Seeking consent/collection notice

We’re obliged to provide a collection notice or a privacy statement when personal information is collected from you. If your information is to be used for another purpose than what it was collected for, your consent is required to be specifically sought. This consent will be in addition to any privacy statement or collection notice.

Two generic templates of a collection notice is provided here for use by staff. The first is where information is voluntary, the second where the information must be provided.

Sample collection notice – voluntary to provide personal information

When you contact the NSW Department of Industry, any personal information (such as your name, email or telephone number) that you provide will be used for the purpose of responding to you.

The supply of the information is voluntary.
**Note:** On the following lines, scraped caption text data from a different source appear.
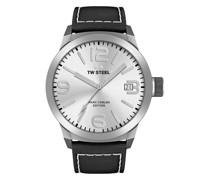 TWMC24 Quarz Armbanduhr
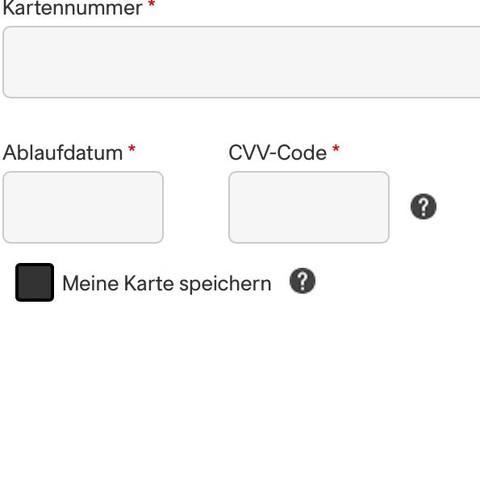 Cvv Ec Karte Sparkasse.H M Online Bestellen Mit Normaler Sparkassen Karte Hm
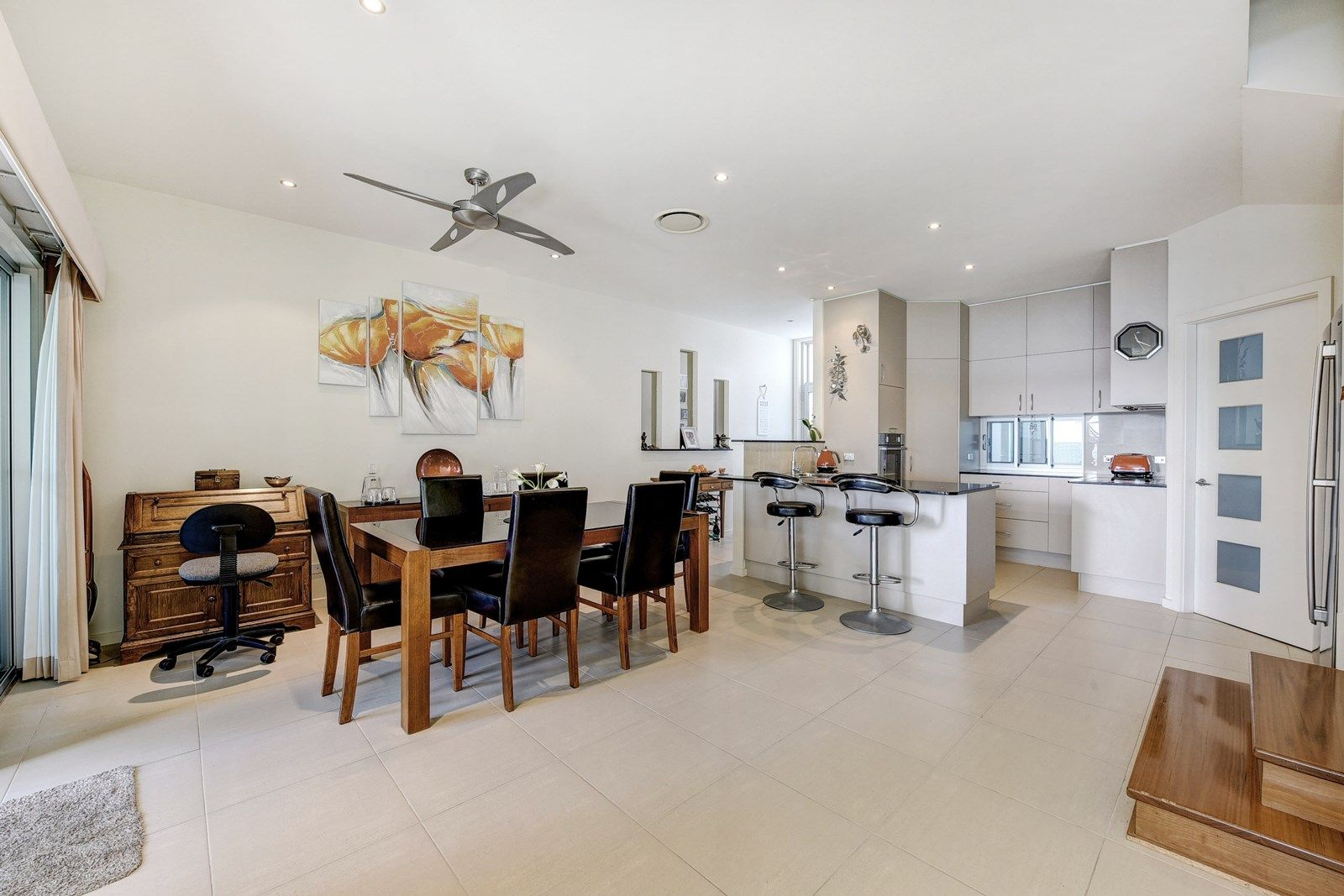 42 Settlement Point Road, Port Macquarie NSW 2444, Image 2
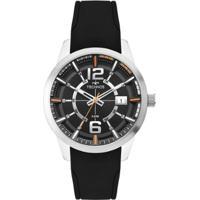 79f775c3882c0 ... Relógio Technos Masculino Racer - Masculino-Preto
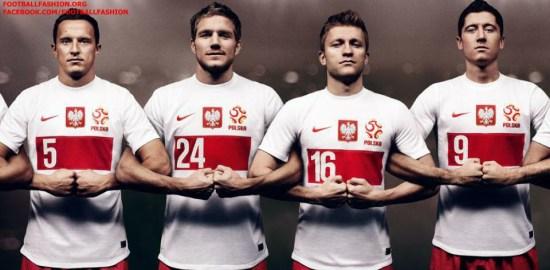 6526788109 8fba54f936 b 550x270 Innovation of the Match นวัตกรรมของเสื้อผ้านักฟุตบอล
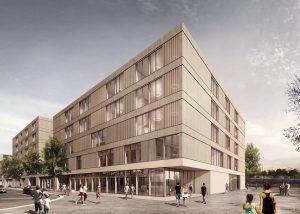 Josef-Schwarz-Schule Heilbronn 01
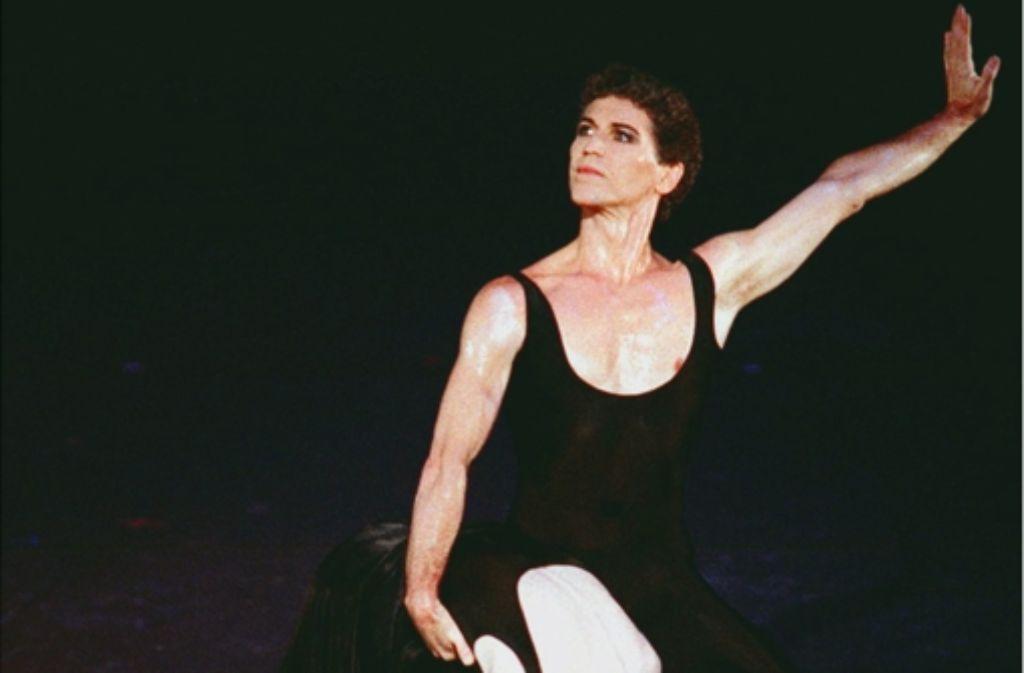 Tänzer Richard Cragun ist tot. Bevor er nach Brasilien ging, stand er in Stuttgart auf der Bühne. Foto: dpa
If you do not provide the information, we may not be able to properly respond to you.

We will not disclose information about you to any person except where required to fulfil the purpose for which you are providing the information, or where permitted by law.

If you want to gain access to, or amendment of your personal information, or want more details about privacy please contact us

Sample collection notice – Mandatory to provide personal information

In completing this form/application/online request, you will be prompted to provide personal information (such as your name, email or telephone number).

You must provide this information, otherwise we are unable to transact with you.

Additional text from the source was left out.